### Instructions for the task:
Please edit everything from the line containing "In the photograph, which" down to the end of the entries, replacing "nearest" with "closest" and keeping all else unchanged. Return only those lines.

### Supplied entries:
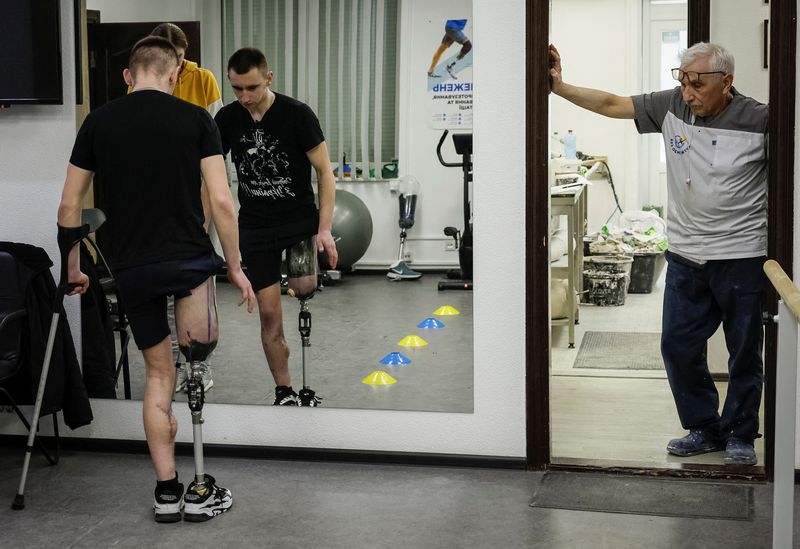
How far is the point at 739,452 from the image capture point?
376cm

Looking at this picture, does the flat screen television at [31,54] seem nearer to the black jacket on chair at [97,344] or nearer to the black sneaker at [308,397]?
the black jacket on chair at [97,344]

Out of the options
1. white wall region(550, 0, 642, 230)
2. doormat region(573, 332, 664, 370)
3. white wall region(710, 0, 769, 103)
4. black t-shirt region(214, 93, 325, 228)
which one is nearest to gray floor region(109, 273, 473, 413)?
black t-shirt region(214, 93, 325, 228)

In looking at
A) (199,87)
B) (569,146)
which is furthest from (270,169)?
(569,146)

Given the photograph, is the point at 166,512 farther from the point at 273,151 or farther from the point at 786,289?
the point at 786,289

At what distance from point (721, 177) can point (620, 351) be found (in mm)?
2259

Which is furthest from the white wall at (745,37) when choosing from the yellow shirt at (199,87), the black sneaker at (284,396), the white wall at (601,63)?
the white wall at (601,63)

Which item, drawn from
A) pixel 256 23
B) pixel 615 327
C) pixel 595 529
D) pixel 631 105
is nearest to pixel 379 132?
pixel 256 23

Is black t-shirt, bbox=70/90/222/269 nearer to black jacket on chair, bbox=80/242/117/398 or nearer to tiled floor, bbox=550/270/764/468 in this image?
black jacket on chair, bbox=80/242/117/398

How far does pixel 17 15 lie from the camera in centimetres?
386

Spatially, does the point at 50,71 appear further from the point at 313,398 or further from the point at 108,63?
the point at 313,398

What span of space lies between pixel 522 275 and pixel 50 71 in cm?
190

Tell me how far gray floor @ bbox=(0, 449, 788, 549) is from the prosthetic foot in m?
0.05

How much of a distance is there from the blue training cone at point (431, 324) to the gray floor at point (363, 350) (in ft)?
0.04

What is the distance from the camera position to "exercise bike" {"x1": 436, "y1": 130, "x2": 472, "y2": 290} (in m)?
3.73
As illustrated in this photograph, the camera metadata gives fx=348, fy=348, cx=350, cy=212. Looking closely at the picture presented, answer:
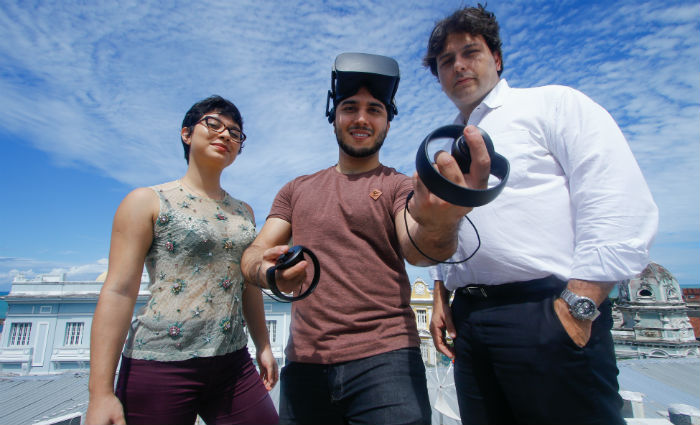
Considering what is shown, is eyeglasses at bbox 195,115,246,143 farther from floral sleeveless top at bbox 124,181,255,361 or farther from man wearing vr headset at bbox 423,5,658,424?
man wearing vr headset at bbox 423,5,658,424

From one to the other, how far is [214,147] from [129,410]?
6.79 ft

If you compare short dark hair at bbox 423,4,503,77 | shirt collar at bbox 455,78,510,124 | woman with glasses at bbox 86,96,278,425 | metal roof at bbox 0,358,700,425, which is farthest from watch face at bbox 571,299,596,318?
metal roof at bbox 0,358,700,425

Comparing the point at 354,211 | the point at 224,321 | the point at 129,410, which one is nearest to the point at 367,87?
the point at 354,211

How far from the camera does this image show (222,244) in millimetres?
2812

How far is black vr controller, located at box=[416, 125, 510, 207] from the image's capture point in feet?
4.98

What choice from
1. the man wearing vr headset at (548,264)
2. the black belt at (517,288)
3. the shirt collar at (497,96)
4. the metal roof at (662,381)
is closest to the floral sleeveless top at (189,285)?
the man wearing vr headset at (548,264)

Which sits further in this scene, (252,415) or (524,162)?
(252,415)

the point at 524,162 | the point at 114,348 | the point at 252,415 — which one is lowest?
the point at 252,415

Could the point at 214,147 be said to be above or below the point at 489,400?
above

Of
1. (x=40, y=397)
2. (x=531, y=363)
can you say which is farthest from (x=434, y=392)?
(x=40, y=397)

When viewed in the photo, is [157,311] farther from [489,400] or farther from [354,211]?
[489,400]

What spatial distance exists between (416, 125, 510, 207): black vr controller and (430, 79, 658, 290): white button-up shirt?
571 mm

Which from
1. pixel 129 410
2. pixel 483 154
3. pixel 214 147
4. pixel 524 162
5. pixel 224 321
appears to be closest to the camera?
pixel 483 154

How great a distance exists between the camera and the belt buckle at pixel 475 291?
7.32ft
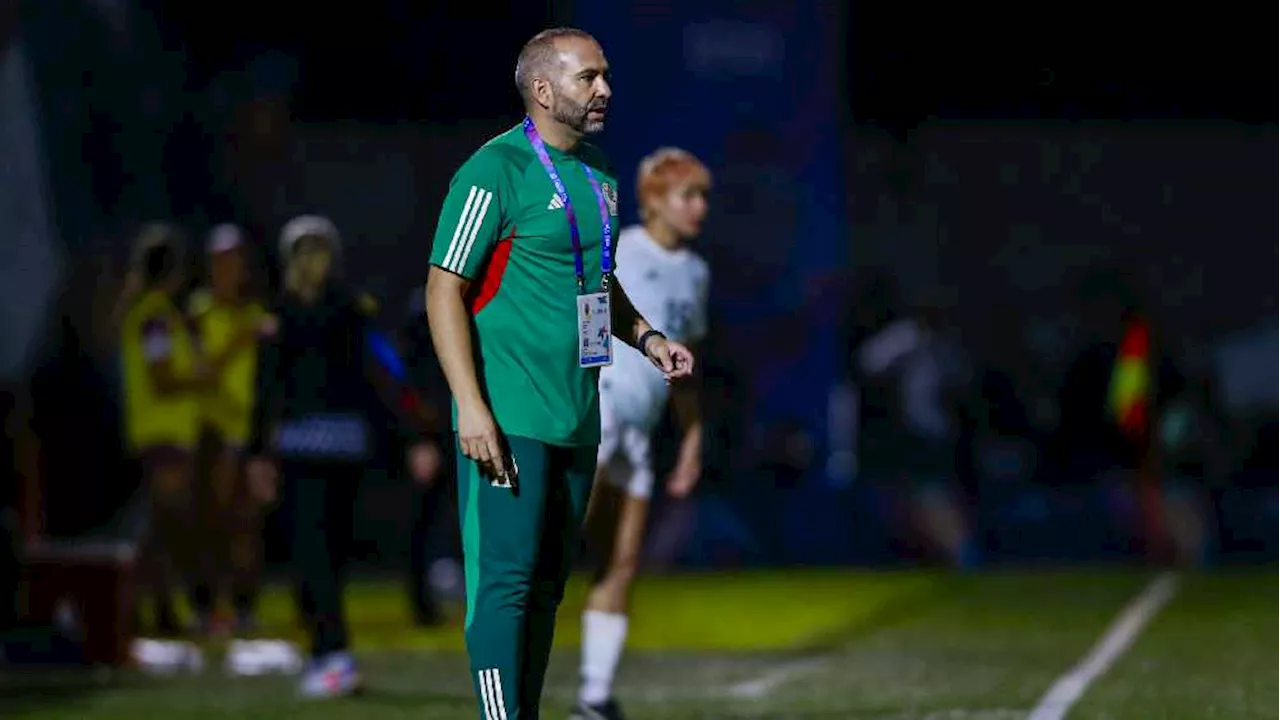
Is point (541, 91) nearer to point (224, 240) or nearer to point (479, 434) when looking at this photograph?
point (479, 434)

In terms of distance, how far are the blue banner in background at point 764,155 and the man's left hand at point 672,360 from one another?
12.0 meters

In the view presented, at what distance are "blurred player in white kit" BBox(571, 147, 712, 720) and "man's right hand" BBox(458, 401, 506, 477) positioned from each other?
9.73ft

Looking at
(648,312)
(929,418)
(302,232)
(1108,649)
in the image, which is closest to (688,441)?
(648,312)

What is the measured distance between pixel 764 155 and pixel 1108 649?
7.33m

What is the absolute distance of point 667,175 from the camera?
1151 cm

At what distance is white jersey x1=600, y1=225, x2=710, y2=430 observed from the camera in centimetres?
1138

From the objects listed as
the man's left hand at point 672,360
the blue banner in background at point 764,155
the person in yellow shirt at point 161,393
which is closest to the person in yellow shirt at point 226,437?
the person in yellow shirt at point 161,393

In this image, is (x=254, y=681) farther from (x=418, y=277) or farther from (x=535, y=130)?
(x=418, y=277)

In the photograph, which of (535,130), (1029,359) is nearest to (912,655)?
(535,130)

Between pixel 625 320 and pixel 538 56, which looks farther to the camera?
pixel 625 320

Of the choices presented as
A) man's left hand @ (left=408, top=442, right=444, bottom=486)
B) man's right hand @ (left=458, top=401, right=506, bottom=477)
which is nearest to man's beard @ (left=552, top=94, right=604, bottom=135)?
man's right hand @ (left=458, top=401, right=506, bottom=477)

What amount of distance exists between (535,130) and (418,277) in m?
23.7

### Complete output:
In the photograph, which of (535,130), (1029,359) is closest to (912,655)?
(535,130)

Between pixel 625 320 and pixel 538 56, which looks farther to the camera?
pixel 625 320

Of the choices presented as
A) man's left hand @ (left=408, top=442, right=444, bottom=486)
B) man's right hand @ (left=458, top=401, right=506, bottom=477)
which is closest to man's beard @ (left=552, top=94, right=604, bottom=135)?
man's right hand @ (left=458, top=401, right=506, bottom=477)

What amount of distance exists between (535,130) and (418,277) in m?
23.7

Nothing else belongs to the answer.